Aberdeen's Pirate's Cove to be turned into storageABERDEEN (AP) — The Pirate’s Cove, a building with a colorful past, is being gutted and converted into storage.
By: JEFF NATALIE-LEES , Aberdeen American News
ABERDEEN (AP) — The Pirate’s Cove, a building with a colorful past, is being gutted and converted into storage.
Kirk Karlen, owner of Kirk’s Auto Repair, bought the building in December and began knocking down interior walls a few weeks ago.
He has also removed a couple of lean-tos and begun painting the exterior. His auto repair shop along North Roosevelt Street is about 100 yards south of the Pirate’s Cove.
The Pirate’s Cove was a stripper bar and was connected to the Body Shop Bar.
The Cove, as it was often referred to, sported a pirate statue standing on a boat connected to the exterior wall. The Body Shop Bar had a 1957 Chevrolet sticking out of the wall. Both establishments closed about three years ago.
“I want the town to look better,” Karlen said. “The building is really run down. It is too old to fix up for a business, so I will just use it for personal storage.”
There is one thing Karlen won’t change: He is leaving the car in the wall.
“It is in there to stay,” he said. “I would have to take down the whole wall to get it out. I’m going to paint it red and get the headlights working, so they can shine at night.”

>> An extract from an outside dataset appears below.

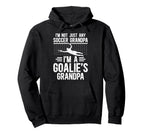 Im Soccer Goalie Grandpa Soccer Hoodie - Custom Art Print for Adults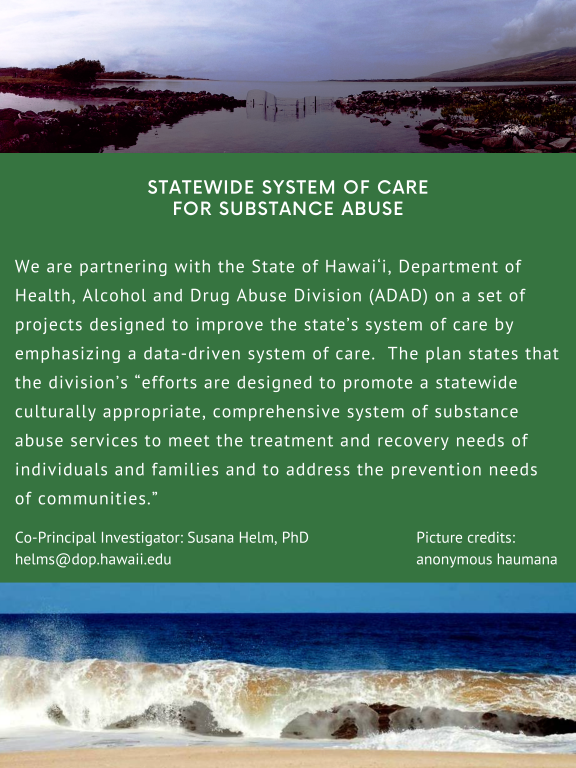 STATEWIDE SYSTEM OF CARE FOR SUBSTANCE ABUSE. We are partnering with the State of Hawai'i, Department of Health, Alcohol and Drug Abuse Division (ADAD) on a set of projects designed to improve the state's system of care by emphasizing a data-driven system of care. The plan states that the division's "efforts are designed to promote a statewide culturally appropriate, comprehensive system of substance abuse services to meet the treatment and recovery needs of individuals and families and to address the prevention needs of communities." Co-Principal Investigator: Susana Helm, PhD. helms@dop.hawaii.edu Picture credits: anonymous haumana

The pirate is gone. It is now attached to a boathouse on Richmond Lake after a property owner bought it at auction, Karlen said.
Karlen bought the building from Todd Glover, who bought it from the estate of his mother and stepfather, Peggy and Chuck Ackerman.
The building originally housed Ackerman Welding, but was converted in the late 1970s to the Lounge Bar on the east end and an auto repair shop on the west end, Glover said.
“In the mid-80s, Peggy and Chuck went to Las Vegas and came back with the idea to open a restaurant called the Pirate’s Cove,” he said. “They opened up the restaurant on one side and the Body Shop Bar on the other side.”
Sometime in the late 1980s, they converted the restaurant into a bar with exotic dancers.
Glover said part of the reason he and his brothers and sister decided to close the Pirate’s Cove three years ago was that it had a series of owners who had bought it on contract for deed, but defaulted on payments.
Also, the Cove tended to be a place where people got into trouble, he said.
The place was a hangout for construction workers when a pipeline was being built through the area in the early 1980s, and a woman was killed in the parking lot when a car pinned her to a wall, Glover said.
There were a lot of bar fights there, he said.
“When we closed it, the police and sheriff thanked us,” Glover said. “They said that northeast Aberdeen would be safer with the place closed.”
Karlen said he went to the Pirate’s Cove and Body Shop Bar occasionally when it was opened.
“It was kind of cool back in the day,” he said.
There was a clientele that appreciated the Cove, Glover said.
When the going-out-of-business auction took place, items fetched high prices.
There was spirited bidding on the pirate until it sold for $1,500.